## Given instruction:
Please copy every line of the records below without changing anything.

▶

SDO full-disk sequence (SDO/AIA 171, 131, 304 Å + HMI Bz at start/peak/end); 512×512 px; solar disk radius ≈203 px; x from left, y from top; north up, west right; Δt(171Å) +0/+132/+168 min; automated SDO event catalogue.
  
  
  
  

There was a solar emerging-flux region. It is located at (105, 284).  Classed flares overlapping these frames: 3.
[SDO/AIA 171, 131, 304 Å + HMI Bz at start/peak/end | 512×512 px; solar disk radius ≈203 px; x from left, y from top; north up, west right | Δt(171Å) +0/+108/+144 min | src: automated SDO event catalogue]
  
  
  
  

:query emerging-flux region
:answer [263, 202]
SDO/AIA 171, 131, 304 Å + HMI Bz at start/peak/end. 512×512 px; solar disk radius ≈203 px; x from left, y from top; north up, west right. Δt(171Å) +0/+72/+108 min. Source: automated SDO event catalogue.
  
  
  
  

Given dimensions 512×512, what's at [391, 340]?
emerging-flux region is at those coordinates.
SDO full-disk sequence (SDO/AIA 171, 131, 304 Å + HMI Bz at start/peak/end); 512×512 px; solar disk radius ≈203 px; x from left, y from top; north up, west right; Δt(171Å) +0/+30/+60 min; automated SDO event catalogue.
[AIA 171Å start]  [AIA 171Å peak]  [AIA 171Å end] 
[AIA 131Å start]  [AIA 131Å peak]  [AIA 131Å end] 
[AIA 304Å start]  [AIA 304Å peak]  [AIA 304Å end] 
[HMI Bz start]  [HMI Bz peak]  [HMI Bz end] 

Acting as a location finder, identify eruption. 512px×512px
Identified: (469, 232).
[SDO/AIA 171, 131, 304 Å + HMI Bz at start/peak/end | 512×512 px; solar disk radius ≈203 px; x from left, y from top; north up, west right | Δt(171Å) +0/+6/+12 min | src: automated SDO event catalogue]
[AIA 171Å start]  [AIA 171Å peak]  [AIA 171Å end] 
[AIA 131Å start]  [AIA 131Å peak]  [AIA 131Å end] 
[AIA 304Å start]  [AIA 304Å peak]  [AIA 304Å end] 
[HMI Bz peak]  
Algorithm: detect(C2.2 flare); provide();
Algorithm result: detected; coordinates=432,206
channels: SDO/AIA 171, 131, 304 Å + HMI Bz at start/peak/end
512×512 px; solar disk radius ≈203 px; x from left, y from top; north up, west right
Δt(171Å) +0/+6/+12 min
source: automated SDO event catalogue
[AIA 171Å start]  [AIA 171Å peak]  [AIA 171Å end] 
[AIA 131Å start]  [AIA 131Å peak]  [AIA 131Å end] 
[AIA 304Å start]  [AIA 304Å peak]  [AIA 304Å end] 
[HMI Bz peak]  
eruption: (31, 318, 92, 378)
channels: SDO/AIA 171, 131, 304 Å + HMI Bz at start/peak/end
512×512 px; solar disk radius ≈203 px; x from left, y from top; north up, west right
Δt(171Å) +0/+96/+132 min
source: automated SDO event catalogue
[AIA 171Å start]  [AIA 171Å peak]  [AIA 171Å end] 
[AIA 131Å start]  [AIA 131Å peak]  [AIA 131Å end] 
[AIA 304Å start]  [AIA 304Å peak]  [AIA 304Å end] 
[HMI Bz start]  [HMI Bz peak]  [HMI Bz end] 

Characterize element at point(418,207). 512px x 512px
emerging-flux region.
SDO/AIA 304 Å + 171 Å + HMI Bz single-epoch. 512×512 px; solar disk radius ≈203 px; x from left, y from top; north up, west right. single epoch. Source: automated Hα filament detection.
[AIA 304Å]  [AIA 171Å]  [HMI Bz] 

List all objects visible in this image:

◀

## Final answer:
SDO full-disk sequence (SDO/AIA 171, 131, 304 Å + HMI Bz at start/peak/end); 512×512 px; solar disk radius ≈203 px; x from left, y from top; north up, west right; Δt(171Å) +0/+132/+168 min; automated SDO event catalogue.
  
  
  
  

There was a solar emerging-flux region. It is located at (105, 284).  Classed flares overlapping these frames: 3.
[SDO/AIA 171, 131, 304 Å + HMI Bz at start/peak/end | 512×512 px; solar disk radius ≈203 px; x from left, y from top; north up, west right | Δt(171Å) +0/+108/+144 min | src: automated SDO event catalogue]
  
  
  
  

:query emerging-flux region
:answer [263, 202]
SDO/AIA 171, 131, 304 Å + HMI Bz at start/peak/end. 512×512 px; solar disk radius ≈203 px; x from left, y from top; north up, west right. Δt(171Å) +0/+72/+108 min. Source: automated SDO event catalogue.
  
  
  
  

Given dimensions 512×512, what's at [391, 340]?
emerging-flux region is at those coordinates.
SDO full-disk sequence (SDO/AIA 171, 131, 304 Å + HMI Bz at start/peak/end); 512×512 px; solar disk radius ≈203 px; x from left, y from top; north up, west right; Δt(171Å) +0/+30/+60 min; automated SDO event catalogue.
[AIA 171Å start]  [AIA 171Å peak]  [AIA 171Å end] 
[AIA 131Å start]  [AIA 131Å peak]  [AIA 131Å end] 
[AIA 304Å start]  [AIA 304Å peak]  [AIA 304Å end] 
[HMI Bz start]  [HMI Bz peak]  [HMI Bz end] 

Acting as a location finder, identify eruption. 512px×512px
Identified: (469, 232).
[SDO/AIA 171, 131, 304 Å + HMI Bz at start/peak/end | 512×512 px; solar disk radius ≈203 px; x from left, y from top; north up, west right | Δt(171Å) +0/+6/+12 min | src: automated SDO event catalogue]
[AIA 171Å start]  [AIA 171Å peak]  [AIA 171Å end] 
[AIA 131Å start]  [AIA 131Å peak]  [AIA 131Å end] 
[AIA 304Å start]  [AIA 304Å peak]  [AIA 304Å end] 
[HMI Bz peak]  
Algorithm: detect(C2.2 flare); provide();
Algorithm result: detected; coordinates=432,206
channels: SDO/AIA 171, 131, 304 Å + HMI Bz at start/peak/end
512×512 px; solar disk radius ≈203 px; x from left, y from top; north up, west right
Δt(171Å) +0/+6/+12 min
source: automated SDO event catalogue
[AIA 171Å start]  [AIA 171Å peak]  [AIA 171Å end] 
[AIA 131Å start]  [AIA 131Å peak]  [AIA 131Å end] 
[AIA 304Å start]  [AIA 304Å peak]  [AIA 304Å end] 
[HMI Bz peak]  
eruption: (31, 318, 92, 378)
channels: SDO/AIA 171, 131, 304 Å + HMI Bz at start/peak/end
512×512 px; solar disk radius ≈203 px; x from left, y from top; north up, west right
Δt(171Å) +0/+96/+132 min
source: automated SDO event catalogue
[AIA 171Å start]  [AIA 171Å peak]  [AIA 171Å end] 
[AIA 131Å start]  [AIA 131Å peak]  [AIA 131Å end] 
[AIA 304Å start]  [AIA 304Å peak]  [AIA 304Å end] 
[HMI Bz start]  [HMI Bz peak]  [HMI Bz end] 

Characterize element at point(418,207). 512px x 512px
emerging-flux region.
SDO/AIA 304 Å + 171 Å + HMI Bz single-epoch. 512×512 px; solar disk radius ≈203 px; x from left, y from top; north up, west right. single epoch. Source: automated Hα filament detection.
[AIA 304Å]  [AIA 171Å]  [HMI Bz] 

List all objects visible in this image:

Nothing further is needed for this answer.